--- Start of ENTRIES ---
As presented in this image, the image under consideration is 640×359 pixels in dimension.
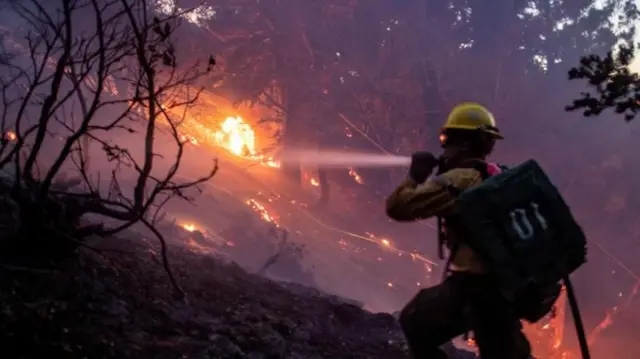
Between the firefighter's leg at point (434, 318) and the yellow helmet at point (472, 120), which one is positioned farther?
the yellow helmet at point (472, 120)

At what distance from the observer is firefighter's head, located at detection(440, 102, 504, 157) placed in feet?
9.42

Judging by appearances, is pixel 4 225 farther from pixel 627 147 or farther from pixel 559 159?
pixel 627 147

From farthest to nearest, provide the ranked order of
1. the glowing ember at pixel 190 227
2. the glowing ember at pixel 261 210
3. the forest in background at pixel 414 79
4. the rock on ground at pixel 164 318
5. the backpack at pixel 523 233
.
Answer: the glowing ember at pixel 261 210 < the forest in background at pixel 414 79 < the glowing ember at pixel 190 227 < the rock on ground at pixel 164 318 < the backpack at pixel 523 233

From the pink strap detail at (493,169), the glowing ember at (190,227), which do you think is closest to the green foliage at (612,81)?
the pink strap detail at (493,169)

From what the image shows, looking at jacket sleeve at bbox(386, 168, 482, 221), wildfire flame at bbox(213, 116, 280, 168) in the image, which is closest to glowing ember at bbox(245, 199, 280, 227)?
wildfire flame at bbox(213, 116, 280, 168)

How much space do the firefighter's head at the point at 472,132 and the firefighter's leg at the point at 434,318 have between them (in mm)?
840

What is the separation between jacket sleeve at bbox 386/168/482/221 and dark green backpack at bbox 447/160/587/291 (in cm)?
11

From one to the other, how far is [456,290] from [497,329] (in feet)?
0.95

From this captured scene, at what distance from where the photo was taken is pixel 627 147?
26.3 metres

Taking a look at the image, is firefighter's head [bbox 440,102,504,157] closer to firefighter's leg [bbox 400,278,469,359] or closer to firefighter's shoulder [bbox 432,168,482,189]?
firefighter's shoulder [bbox 432,168,482,189]

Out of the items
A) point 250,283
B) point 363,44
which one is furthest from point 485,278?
point 363,44

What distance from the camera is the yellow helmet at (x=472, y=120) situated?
2.87 meters

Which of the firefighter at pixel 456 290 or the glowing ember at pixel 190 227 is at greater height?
the glowing ember at pixel 190 227

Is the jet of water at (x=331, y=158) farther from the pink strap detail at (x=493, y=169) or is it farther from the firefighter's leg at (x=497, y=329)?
the firefighter's leg at (x=497, y=329)
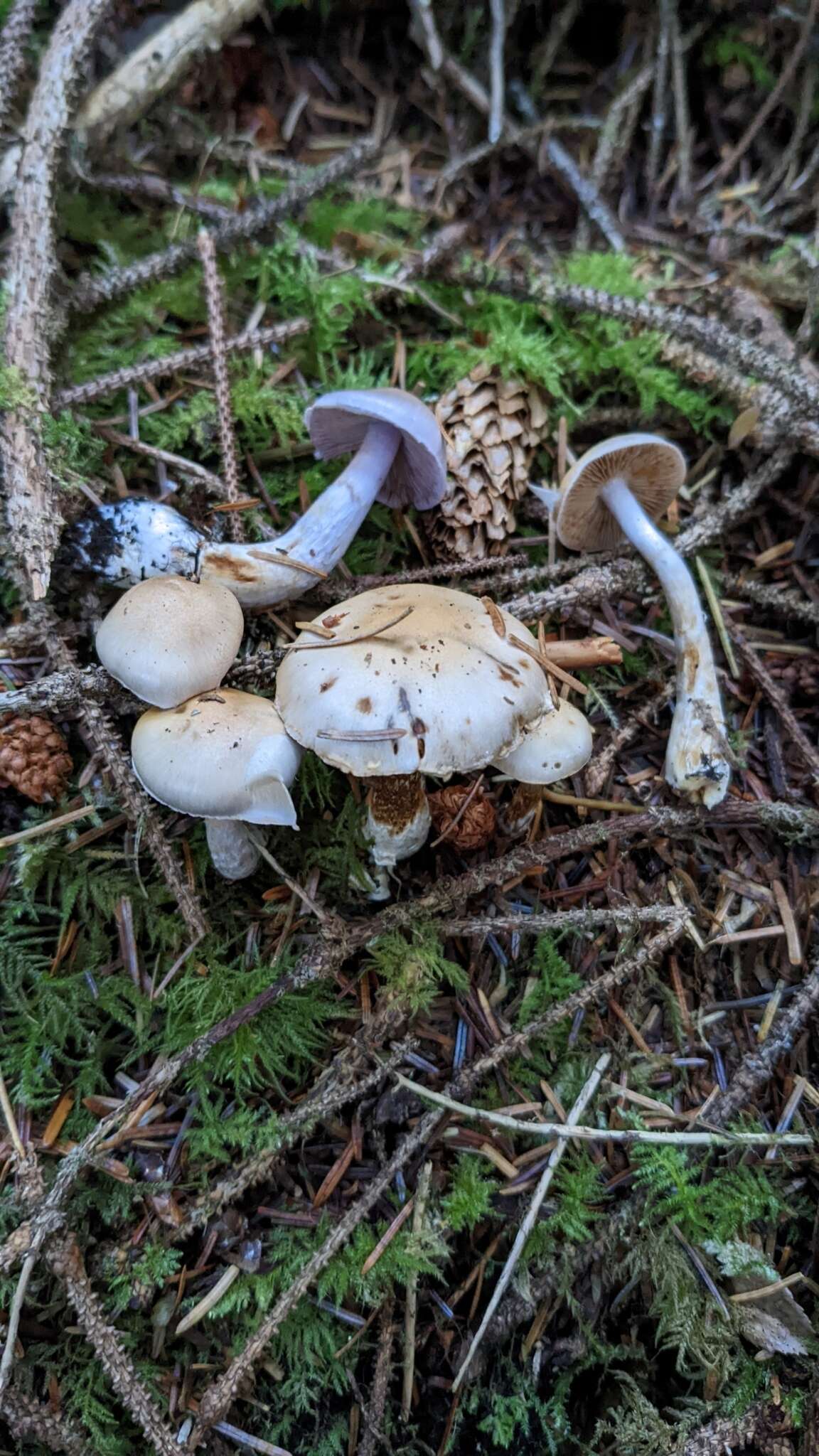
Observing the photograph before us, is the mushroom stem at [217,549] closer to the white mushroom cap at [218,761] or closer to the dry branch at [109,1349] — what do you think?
the white mushroom cap at [218,761]

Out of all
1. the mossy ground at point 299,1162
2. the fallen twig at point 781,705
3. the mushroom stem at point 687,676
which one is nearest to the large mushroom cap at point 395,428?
the mossy ground at point 299,1162

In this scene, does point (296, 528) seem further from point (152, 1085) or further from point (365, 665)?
point (152, 1085)

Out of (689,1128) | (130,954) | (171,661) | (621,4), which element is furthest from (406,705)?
(621,4)

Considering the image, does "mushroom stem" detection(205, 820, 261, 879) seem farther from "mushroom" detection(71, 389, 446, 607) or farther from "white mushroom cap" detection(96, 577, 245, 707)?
"mushroom" detection(71, 389, 446, 607)

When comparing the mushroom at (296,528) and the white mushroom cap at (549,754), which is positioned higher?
the mushroom at (296,528)

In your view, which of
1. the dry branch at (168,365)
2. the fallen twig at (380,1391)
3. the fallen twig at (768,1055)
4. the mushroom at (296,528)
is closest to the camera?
the fallen twig at (380,1391)

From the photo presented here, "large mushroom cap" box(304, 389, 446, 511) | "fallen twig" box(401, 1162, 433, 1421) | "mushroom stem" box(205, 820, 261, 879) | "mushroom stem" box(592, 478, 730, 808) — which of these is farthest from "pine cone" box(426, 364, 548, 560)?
"fallen twig" box(401, 1162, 433, 1421)
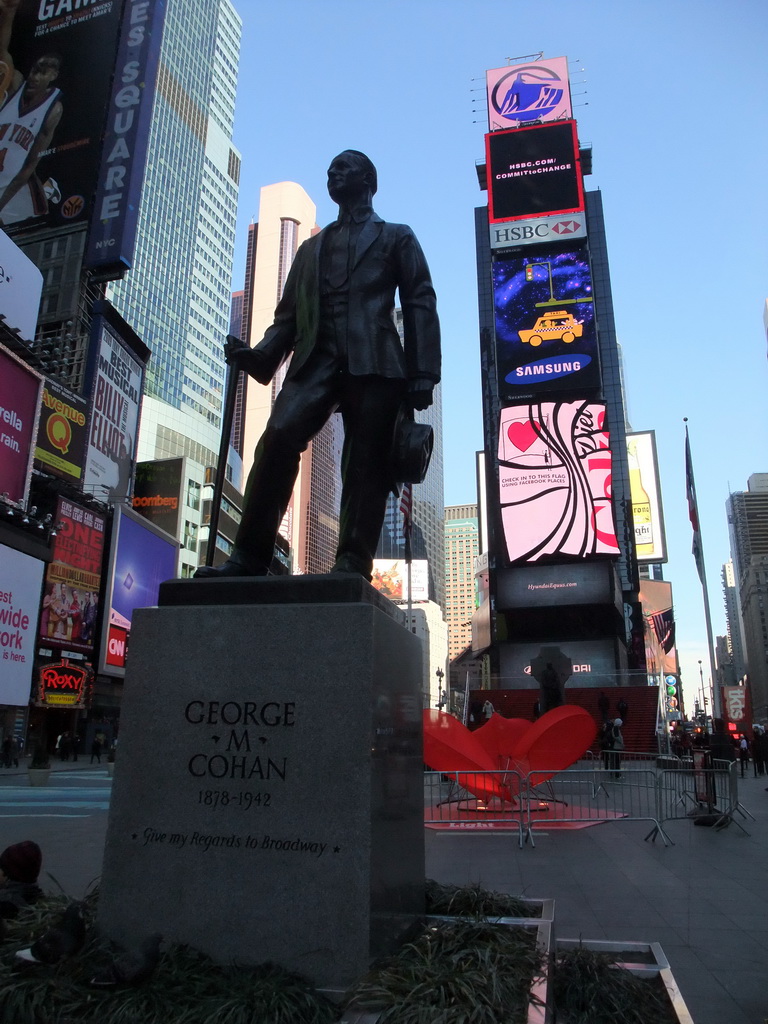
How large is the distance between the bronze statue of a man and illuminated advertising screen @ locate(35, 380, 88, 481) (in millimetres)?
--- End of ENTRIES ---
WRITTEN REQUEST: Reproduce each line exactly, please, except for any pictures.

ANSWER BELOW:
As presented in this image, the image under consideration is 640×359 pixels in dimension.
Between the firefighter's leg at point (434, 318) and the yellow helmet at point (472, 120), which one is positioned farther?
the yellow helmet at point (472, 120)

At what distance from the observer is firefighter's head, located at detection(440, 102, 504, 157) placed in feet?
9.42

Judging by appearances, is pixel 4 225 farther from pixel 627 147 or farther from pixel 559 159?
pixel 627 147

From farthest to nearest, provide the ranked order of
1. the glowing ember at pixel 190 227
2. the glowing ember at pixel 261 210
3. the forest in background at pixel 414 79
4. the rock on ground at pixel 164 318
5. the backpack at pixel 523 233
.
Answer: the glowing ember at pixel 261 210 < the forest in background at pixel 414 79 < the glowing ember at pixel 190 227 < the rock on ground at pixel 164 318 < the backpack at pixel 523 233

From the pink strap detail at (493,169), the glowing ember at (190,227), which do you think is closest to the green foliage at (612,81)?
the pink strap detail at (493,169)

From what the image shows, looking at jacket sleeve at bbox(386, 168, 482, 221), wildfire flame at bbox(213, 116, 280, 168) in the image, which is closest to glowing ember at bbox(245, 199, 280, 227)?
wildfire flame at bbox(213, 116, 280, 168)

How much space do the firefighter's head at the point at 472,132 and the firefighter's leg at the point at 434,318 have between them (in mm)?
840

What is the separation between jacket sleeve at bbox 386/168/482/221 and dark green backpack at bbox 447/160/587/291 (in cm)?
11

From one to the other, how far is [456,290] from [497,329] (in feet)?
0.95

From this captured scene, at what distance from where the photo was taken is pixel 627 147?
26.3 metres

Taking a look at the image, is firefighter's head [bbox 440,102,504,157] closer to firefighter's leg [bbox 400,278,469,359] or closer to firefighter's shoulder [bbox 432,168,482,189]?
firefighter's shoulder [bbox 432,168,482,189]

Out of the items
A) point 250,283
B) point 363,44
which one is furthest from point 485,278?
point 363,44

What distance from the camera is the yellow helmet at (x=472, y=120) situated?
2.87 meters

Which of the firefighter at pixel 456 290 or the glowing ember at pixel 190 227 is at greater height?
the glowing ember at pixel 190 227

Is the jet of water at (x=331, y=158) farther from the pink strap detail at (x=493, y=169) or is it farther from the firefighter's leg at (x=497, y=329)?
the firefighter's leg at (x=497, y=329)
Observing the photograph before us, is the mushroom stem at [217,549] closer to the white mushroom cap at [218,761] or closer to the dry branch at [109,1349] — what do you think?
the white mushroom cap at [218,761]

Out of all
1. the mossy ground at point 299,1162
2. the fallen twig at point 781,705
3. the mushroom stem at point 687,676
which one is nearest to the large mushroom cap at point 395,428?
the mossy ground at point 299,1162

In this scene, does point (296, 528) seem further from point (152, 1085) or further from point (365, 665)?
point (152, 1085)

Out of (689,1128) | (130,954) | (171,661) | (621,4), which element is furthest from (406,705)?
(621,4)

Considering the image, does "mushroom stem" detection(205, 820, 261, 879) seem farther from "mushroom" detection(71, 389, 446, 607) or farther from "white mushroom cap" detection(96, 577, 245, 707)?
"mushroom" detection(71, 389, 446, 607)

When comparing the mushroom at (296,528) and the white mushroom cap at (549,754), which is positioned higher?
the mushroom at (296,528)

In your view, which of
1. the dry branch at (168,365)
2. the fallen twig at (380,1391)
3. the fallen twig at (768,1055)
4. the mushroom at (296,528)
is closest to the camera?
the fallen twig at (380,1391)

From the photo presented here, "large mushroom cap" box(304, 389, 446, 511) | "fallen twig" box(401, 1162, 433, 1421) | "mushroom stem" box(205, 820, 261, 879) | "mushroom stem" box(592, 478, 730, 808) — which of these is farthest from "pine cone" box(426, 364, 548, 560)?
"fallen twig" box(401, 1162, 433, 1421)
How large is the distance between the bronze statue of a man and illuminated advertising screen @ locate(35, 380, 88, 481) (in millimetres)?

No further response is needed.